Although deterioration of motor neurons is the pathologic hallmark of ALS the interaction between non-neuronal cells and motor neurons play a key role in motor neuron degeneration. There is an increasing amount of evidence suggesting that the neuromuscular junction (NMJ) and the distal axons are early and important pathologic targets of ALS. The NMJ is a synapse specifically controlling neuron (or nerve cell) communication between muscle and nerves necessary for skeletal muscle function.
It should be well noted that ALS is a fairly capricious disease. As such, no two people reveal the exact same symptoms or have the same experience. Stephen Hawking demonstrates this fact, by having a particularly unique form of motor neuron disease, whose symptoms have an entirely dissimilar manifestation, not in line with classic ALS.

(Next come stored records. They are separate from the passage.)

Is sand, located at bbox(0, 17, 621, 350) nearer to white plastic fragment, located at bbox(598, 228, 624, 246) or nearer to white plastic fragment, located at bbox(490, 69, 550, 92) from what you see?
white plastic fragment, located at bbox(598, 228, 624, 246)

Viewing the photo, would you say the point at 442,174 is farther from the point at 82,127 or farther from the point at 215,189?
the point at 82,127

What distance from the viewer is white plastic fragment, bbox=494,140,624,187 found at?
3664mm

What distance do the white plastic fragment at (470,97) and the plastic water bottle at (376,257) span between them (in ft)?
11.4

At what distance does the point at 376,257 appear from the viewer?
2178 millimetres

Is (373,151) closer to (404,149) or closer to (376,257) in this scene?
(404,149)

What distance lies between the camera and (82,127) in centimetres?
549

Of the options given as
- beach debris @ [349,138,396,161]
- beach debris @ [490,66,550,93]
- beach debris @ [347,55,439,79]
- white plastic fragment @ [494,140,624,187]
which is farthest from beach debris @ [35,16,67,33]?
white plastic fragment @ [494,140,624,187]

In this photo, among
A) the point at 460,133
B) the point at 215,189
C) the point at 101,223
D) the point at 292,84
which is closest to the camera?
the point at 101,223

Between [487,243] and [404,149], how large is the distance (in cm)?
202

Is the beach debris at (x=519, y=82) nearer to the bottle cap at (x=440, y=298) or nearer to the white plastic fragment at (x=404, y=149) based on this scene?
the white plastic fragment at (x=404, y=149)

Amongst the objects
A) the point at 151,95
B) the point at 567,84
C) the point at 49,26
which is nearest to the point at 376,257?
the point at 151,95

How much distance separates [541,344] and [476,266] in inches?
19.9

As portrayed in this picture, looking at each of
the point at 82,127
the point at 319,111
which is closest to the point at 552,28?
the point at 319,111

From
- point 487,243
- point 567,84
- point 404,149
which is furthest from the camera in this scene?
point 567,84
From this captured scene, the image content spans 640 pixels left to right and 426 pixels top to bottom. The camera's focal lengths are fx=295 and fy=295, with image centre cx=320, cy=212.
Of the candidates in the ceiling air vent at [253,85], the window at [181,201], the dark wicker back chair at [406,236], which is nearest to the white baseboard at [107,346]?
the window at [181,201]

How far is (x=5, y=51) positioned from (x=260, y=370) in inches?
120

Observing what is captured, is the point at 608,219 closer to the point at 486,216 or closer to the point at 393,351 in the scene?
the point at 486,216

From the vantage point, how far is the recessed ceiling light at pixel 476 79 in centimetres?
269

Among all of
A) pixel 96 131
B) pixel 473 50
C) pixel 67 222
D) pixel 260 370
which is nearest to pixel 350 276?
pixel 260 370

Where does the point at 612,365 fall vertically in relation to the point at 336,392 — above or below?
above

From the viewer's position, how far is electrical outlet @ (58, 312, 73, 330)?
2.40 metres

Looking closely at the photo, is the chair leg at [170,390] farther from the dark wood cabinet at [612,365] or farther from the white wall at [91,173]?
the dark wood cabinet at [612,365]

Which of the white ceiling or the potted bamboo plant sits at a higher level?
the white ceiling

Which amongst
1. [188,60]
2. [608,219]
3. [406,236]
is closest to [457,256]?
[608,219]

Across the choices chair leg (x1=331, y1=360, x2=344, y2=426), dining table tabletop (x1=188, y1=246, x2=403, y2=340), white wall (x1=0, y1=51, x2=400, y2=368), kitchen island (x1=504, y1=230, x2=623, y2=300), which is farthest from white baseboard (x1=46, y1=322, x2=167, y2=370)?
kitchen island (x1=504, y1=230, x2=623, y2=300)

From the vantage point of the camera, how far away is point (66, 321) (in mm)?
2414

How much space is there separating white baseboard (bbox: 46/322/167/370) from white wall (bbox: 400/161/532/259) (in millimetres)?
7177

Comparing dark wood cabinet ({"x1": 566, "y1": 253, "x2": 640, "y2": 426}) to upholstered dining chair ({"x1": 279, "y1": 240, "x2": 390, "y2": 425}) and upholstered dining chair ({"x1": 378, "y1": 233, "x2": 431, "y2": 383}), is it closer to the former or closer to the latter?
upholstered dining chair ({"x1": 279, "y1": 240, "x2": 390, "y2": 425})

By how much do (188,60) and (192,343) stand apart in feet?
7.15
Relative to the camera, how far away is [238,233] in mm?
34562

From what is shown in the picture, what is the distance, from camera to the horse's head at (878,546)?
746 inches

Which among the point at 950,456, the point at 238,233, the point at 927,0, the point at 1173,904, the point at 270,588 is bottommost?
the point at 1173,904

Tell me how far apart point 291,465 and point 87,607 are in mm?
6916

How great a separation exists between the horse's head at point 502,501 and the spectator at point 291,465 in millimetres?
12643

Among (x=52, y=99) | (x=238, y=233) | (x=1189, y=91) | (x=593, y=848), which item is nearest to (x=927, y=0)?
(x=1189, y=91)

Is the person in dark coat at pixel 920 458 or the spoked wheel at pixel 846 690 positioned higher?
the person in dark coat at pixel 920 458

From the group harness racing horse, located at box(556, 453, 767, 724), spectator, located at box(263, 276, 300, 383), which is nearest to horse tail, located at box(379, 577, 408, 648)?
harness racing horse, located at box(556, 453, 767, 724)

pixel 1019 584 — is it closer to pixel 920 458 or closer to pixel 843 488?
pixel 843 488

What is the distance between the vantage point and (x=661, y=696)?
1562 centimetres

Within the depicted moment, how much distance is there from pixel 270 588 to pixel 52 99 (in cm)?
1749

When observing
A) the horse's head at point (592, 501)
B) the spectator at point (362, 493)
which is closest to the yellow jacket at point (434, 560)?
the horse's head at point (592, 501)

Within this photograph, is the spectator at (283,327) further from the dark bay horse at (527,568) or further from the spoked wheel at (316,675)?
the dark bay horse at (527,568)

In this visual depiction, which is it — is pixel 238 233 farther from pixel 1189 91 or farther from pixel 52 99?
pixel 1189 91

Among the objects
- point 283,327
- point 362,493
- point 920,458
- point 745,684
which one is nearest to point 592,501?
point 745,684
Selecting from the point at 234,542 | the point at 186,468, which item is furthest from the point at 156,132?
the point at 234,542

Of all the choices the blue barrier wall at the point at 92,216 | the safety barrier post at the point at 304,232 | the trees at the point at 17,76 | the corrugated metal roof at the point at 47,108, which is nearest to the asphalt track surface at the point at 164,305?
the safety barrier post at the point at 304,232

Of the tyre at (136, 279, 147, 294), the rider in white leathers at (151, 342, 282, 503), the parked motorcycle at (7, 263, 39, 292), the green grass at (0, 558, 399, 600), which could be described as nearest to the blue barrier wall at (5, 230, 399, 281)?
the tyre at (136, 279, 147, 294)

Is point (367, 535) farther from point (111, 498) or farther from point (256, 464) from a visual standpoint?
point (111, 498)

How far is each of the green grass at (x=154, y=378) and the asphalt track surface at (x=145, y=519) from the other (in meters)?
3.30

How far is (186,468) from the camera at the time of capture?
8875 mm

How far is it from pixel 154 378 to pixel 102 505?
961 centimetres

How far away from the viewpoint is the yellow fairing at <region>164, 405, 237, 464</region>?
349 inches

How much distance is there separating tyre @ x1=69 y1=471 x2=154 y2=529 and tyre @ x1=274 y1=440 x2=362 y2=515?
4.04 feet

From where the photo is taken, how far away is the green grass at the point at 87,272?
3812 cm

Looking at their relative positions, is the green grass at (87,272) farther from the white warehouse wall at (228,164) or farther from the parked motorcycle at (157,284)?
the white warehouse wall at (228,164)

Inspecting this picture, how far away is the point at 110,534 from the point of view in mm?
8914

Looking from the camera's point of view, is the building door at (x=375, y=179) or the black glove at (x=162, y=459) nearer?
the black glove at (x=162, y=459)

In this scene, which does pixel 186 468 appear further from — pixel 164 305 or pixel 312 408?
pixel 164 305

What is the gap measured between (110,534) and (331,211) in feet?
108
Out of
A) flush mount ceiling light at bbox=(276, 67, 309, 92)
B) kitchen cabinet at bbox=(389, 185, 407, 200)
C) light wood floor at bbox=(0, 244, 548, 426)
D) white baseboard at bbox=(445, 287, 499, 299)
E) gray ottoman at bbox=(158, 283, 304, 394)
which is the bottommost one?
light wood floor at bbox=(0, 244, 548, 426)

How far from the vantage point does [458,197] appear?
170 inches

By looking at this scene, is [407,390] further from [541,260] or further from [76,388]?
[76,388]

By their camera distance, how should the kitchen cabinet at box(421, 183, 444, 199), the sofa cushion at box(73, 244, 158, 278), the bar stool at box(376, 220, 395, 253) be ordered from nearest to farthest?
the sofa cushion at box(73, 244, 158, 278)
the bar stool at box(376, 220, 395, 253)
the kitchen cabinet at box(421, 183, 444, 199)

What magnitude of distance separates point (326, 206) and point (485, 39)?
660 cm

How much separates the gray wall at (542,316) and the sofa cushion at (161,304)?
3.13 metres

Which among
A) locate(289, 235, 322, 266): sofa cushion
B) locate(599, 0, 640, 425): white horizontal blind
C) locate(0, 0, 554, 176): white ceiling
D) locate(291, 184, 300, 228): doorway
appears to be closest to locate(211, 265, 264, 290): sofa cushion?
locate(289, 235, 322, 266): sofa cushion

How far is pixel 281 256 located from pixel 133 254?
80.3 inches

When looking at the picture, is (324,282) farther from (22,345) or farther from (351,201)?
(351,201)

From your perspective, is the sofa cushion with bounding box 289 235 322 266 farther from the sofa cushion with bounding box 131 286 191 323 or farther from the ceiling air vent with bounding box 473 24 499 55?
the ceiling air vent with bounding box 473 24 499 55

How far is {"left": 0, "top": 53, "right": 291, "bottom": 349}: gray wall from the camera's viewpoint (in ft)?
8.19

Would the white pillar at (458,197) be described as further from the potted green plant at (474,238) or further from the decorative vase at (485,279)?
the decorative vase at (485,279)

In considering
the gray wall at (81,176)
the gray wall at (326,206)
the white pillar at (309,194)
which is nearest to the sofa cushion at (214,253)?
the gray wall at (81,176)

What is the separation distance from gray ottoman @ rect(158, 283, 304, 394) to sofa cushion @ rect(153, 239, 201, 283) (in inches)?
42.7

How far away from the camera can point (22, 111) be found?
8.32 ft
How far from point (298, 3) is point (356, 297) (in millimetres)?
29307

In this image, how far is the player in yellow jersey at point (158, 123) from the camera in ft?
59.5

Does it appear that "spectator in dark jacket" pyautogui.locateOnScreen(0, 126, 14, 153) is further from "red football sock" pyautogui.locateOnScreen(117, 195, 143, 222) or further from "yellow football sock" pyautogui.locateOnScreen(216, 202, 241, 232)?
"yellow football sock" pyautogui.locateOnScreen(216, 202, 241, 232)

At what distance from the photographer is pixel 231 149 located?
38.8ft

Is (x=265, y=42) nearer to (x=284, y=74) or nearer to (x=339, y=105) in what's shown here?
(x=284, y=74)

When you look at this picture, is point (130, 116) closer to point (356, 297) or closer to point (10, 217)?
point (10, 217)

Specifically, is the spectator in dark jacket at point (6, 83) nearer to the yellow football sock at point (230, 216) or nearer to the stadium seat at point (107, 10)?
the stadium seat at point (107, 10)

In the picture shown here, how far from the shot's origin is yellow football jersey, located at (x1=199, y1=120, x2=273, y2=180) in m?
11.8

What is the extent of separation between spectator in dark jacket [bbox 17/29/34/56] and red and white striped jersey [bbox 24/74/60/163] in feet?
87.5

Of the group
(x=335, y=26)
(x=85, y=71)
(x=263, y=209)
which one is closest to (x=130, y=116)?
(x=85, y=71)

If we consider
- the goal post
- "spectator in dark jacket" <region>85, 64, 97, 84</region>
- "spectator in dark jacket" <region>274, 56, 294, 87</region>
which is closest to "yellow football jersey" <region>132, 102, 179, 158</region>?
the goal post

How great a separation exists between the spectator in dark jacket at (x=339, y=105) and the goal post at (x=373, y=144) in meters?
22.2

While today there is no cure or therapeutic treatment that stops or reverses ALS, our understanding of this horrible disease continues to grow with new and evolving clinical trials. Studies conducted by the ALS Association, the Cleveland Clinic, and others are holding more promise everyday and efforts like the Ice Bucket Challenge, should only be encouraged and our spirits never diminished. We must all be encouraged help spread awareness, gain understanding and support the clinical efforts of the medical community.
In Memory of Martin Greene
Adler AC, Lakhan SE, Man S. CME Lesson 301: PreAnesthetic Assessment of the Patient with Amyotrophic Lateral Sclerosis. Anesthesiology News. December 2012;33-36.